### Entries taken from a collection
--------

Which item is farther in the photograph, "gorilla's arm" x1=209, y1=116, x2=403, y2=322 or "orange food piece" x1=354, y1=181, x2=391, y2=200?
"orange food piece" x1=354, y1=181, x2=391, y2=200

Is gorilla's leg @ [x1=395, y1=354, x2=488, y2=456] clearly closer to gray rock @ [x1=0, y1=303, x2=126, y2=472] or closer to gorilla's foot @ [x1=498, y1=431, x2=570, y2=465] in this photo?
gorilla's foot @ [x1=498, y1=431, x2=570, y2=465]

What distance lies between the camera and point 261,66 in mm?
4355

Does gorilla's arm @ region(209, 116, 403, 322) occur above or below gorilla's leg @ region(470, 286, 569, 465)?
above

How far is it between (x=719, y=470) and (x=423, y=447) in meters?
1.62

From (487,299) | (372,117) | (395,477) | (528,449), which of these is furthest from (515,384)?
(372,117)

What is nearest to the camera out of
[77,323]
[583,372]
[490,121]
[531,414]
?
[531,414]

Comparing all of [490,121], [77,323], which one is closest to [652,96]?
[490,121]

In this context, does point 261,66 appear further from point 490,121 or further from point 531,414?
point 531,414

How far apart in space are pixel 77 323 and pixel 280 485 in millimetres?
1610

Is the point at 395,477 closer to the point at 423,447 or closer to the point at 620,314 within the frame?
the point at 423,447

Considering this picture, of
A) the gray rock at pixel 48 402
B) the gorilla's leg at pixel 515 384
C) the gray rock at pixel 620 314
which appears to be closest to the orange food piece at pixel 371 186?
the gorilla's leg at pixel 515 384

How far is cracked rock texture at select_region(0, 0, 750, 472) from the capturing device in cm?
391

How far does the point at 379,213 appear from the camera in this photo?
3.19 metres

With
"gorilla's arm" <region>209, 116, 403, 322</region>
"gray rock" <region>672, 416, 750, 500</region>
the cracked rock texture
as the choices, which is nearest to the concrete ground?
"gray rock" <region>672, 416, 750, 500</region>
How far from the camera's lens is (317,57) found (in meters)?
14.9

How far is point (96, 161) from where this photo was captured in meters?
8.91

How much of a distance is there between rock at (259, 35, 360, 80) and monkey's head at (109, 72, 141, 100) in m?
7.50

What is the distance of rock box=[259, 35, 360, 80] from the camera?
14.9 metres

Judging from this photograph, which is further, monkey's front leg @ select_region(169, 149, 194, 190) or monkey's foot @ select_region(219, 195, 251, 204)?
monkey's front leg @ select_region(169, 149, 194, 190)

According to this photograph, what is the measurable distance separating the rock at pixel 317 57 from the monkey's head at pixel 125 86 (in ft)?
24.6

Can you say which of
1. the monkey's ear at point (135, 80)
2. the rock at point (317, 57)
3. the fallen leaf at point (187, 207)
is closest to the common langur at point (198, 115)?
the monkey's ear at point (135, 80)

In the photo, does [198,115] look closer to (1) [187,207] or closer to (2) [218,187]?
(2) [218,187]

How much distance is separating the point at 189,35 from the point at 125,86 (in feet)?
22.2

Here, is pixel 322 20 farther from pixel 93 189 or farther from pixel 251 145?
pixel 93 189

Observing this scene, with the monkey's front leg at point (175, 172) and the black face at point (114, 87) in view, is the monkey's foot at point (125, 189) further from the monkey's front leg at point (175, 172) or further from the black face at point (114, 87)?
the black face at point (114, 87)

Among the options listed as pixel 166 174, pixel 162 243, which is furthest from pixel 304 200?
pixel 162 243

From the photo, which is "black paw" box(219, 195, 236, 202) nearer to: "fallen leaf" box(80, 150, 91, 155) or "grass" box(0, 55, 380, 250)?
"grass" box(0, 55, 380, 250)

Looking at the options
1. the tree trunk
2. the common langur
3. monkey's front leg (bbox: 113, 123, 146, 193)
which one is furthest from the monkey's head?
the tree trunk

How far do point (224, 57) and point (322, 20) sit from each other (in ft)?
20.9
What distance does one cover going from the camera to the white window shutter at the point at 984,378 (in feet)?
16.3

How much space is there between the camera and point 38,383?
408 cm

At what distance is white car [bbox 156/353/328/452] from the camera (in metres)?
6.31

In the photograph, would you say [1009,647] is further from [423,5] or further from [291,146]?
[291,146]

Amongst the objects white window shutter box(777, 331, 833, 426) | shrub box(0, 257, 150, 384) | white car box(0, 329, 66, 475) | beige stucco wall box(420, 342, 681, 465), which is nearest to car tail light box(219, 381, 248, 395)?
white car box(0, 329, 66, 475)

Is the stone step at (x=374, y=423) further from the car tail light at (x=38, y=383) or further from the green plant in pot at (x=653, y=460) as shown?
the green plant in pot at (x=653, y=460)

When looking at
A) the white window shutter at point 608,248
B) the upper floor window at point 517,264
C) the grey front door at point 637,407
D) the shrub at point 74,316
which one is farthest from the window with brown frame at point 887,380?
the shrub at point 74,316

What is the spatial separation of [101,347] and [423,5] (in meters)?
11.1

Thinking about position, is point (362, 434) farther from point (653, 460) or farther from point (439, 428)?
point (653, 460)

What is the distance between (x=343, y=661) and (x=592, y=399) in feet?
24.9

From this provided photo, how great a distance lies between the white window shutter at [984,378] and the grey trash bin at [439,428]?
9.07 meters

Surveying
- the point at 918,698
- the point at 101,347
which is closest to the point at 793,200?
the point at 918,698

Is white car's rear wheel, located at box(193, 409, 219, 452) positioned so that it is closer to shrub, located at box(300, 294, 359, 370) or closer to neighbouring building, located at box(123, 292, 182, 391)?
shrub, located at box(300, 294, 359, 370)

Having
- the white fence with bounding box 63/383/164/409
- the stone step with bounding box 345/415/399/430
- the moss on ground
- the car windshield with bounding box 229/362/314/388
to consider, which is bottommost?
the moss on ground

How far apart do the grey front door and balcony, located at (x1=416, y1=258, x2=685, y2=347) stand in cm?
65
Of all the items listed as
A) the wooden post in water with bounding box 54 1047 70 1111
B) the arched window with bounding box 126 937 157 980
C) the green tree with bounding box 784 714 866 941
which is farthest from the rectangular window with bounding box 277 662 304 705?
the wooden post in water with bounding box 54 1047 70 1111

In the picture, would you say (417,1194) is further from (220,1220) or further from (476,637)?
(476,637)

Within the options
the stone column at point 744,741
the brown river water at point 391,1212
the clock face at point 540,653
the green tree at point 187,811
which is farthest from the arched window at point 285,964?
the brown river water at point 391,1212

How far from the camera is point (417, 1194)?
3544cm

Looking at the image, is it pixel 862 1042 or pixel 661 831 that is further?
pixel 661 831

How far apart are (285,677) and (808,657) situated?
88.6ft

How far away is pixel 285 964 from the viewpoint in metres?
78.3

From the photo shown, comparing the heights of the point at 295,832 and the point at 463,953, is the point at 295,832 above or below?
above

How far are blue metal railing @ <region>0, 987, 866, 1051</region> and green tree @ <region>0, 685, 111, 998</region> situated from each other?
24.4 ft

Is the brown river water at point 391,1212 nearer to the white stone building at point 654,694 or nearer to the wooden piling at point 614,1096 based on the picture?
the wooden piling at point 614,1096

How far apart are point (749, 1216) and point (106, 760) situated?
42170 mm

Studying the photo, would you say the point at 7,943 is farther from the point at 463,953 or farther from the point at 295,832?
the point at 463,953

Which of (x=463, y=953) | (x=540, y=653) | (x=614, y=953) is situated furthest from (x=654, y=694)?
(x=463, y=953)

--------

### Work to be completed
Reproduce verbatim the records above, the stretch from the line containing "In this context, does" through the line containing "3.19 metres".

### Exercise solution
In this context, does point 261,66 appear further from point 490,121 or further from point 531,414?
point 531,414

How far apart in space are pixel 77 323 and pixel 280 485 in millimetres?
1610

Is the point at 395,477 closer to the point at 423,447 or closer to the point at 620,314 within the frame?
the point at 423,447

Considering this picture, of
A) the gray rock at pixel 48 402
B) the gorilla's leg at pixel 515 384
C) the gray rock at pixel 620 314
which appears to be closest to the orange food piece at pixel 371 186?
the gorilla's leg at pixel 515 384

How far is cracked rock texture at select_region(0, 0, 750, 472) from the capturing device in cm?
391

How far does the point at 379,213 appear from the camera in this photo?
3.19 metres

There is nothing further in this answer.